Anyway, right before the holidays he shared a short post telling of the inspiration provided by his friend Michael Hyatt to not only view the end of the year as a time of relaxation, but a time to get ahead for the year to come. I don’t know what else to say, other than that it struck me. I ordered 3 books from Amazon, grabbed another off the shelf and enjoyed quiet mornings drinking coffee and devouring some great books on leadership and marketing.

Now I want to do what I can to offer that same sense of inspiration leading into this beautiful new year, because inspiration is a chain reaction. I want to share briefly about the books I read as they might jumpstart your journey or offer a starting point for you…

1) Whatever You Think, Think The Opposite, by Paul Arden

Super quick read chalked full of 1 to 2 page stories of people who revolutionized culture by going against the grain, inspirational quotes, and good design. A great book for skimming through prior to going to be sleep.

Whatever You Think, Think The Opposite by Paul Arden

2) The Dream Manager, by Matthew Kelly

The story is written as a fictional narrative about a company that is turned around due to the executive team building a culture that focuses on the dreams of their employees. This book is great if you are wanting to think about how to build a great company culture. Quick read.

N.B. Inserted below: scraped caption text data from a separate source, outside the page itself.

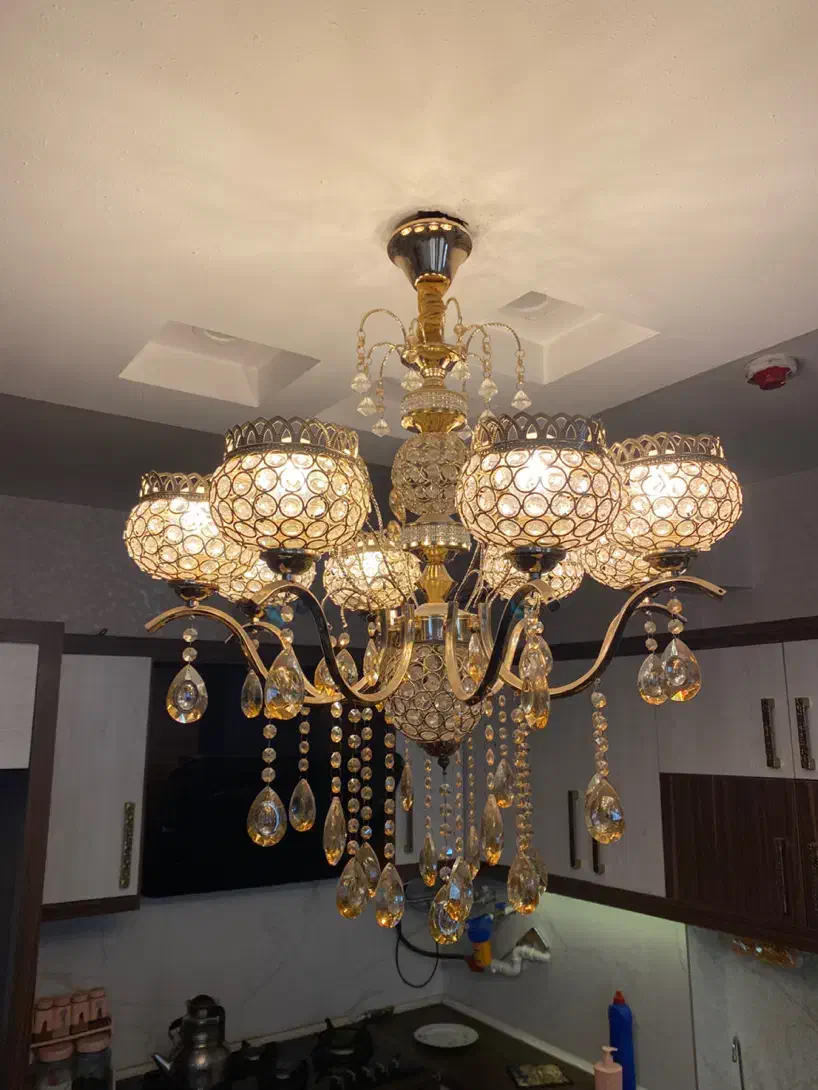 دو تا لوستر و آویز سقفی برنج|لوستر و چراغ آویز|مشهد, موسوی قوچانی|دیوار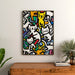 Pop Art Poster – Dans van de Felines | Kleurrijke Poster van gestileerde Katten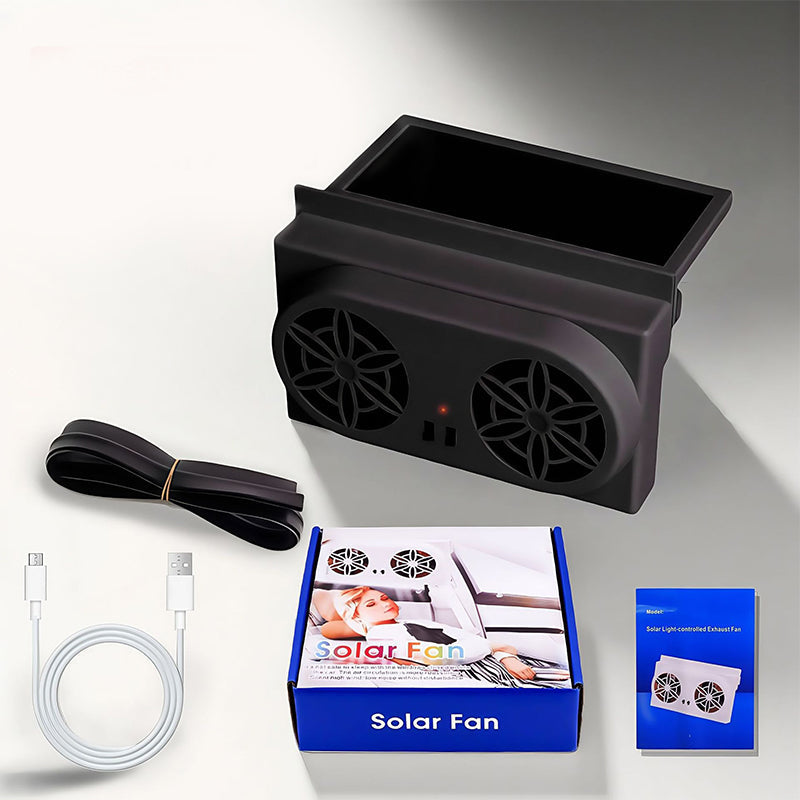 ☀️🚗Jetzt 50 % Rabatt sichern🔥Solarbetriebener Autolüfter – Kühlen Sie Ihr Auto, ohne die Batterie zu belasten.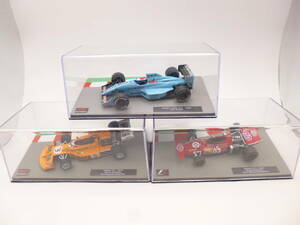 ◇F1マシンコレクション⑥◆1/43 マーチ3台[レイトンハウス JUDD 881-1988 I.カペリ][751-1975 V.ブランビラ][711-1971 R.ピーターソン]◇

The Dream Manager by Matthew Kelly

3) Zag, by Marty Neumeier

The author lays out the importance of knowing when to ZAG when the rest of your competitors are “zigging”. He lays out a 17-step process for how to identify your positioning as a business and how to differentiate yourself uniquely. It sounds like a lot of steps, but this book is actually extremely digestible and an easy read.

Zag by Marty Neumeier

4) The Five Dysfunctions of a Team, by Patrick Lencioni

This was the favorite book I read. Extremely practical look at leadership, team structure, and managing an executive staff. It’s easy to pass off team dysfunctions as a necessary part of work. This book instead addresses those dysfunctions head on and offers ways to put them to rest in order to create a unified team that is results driven. Great read.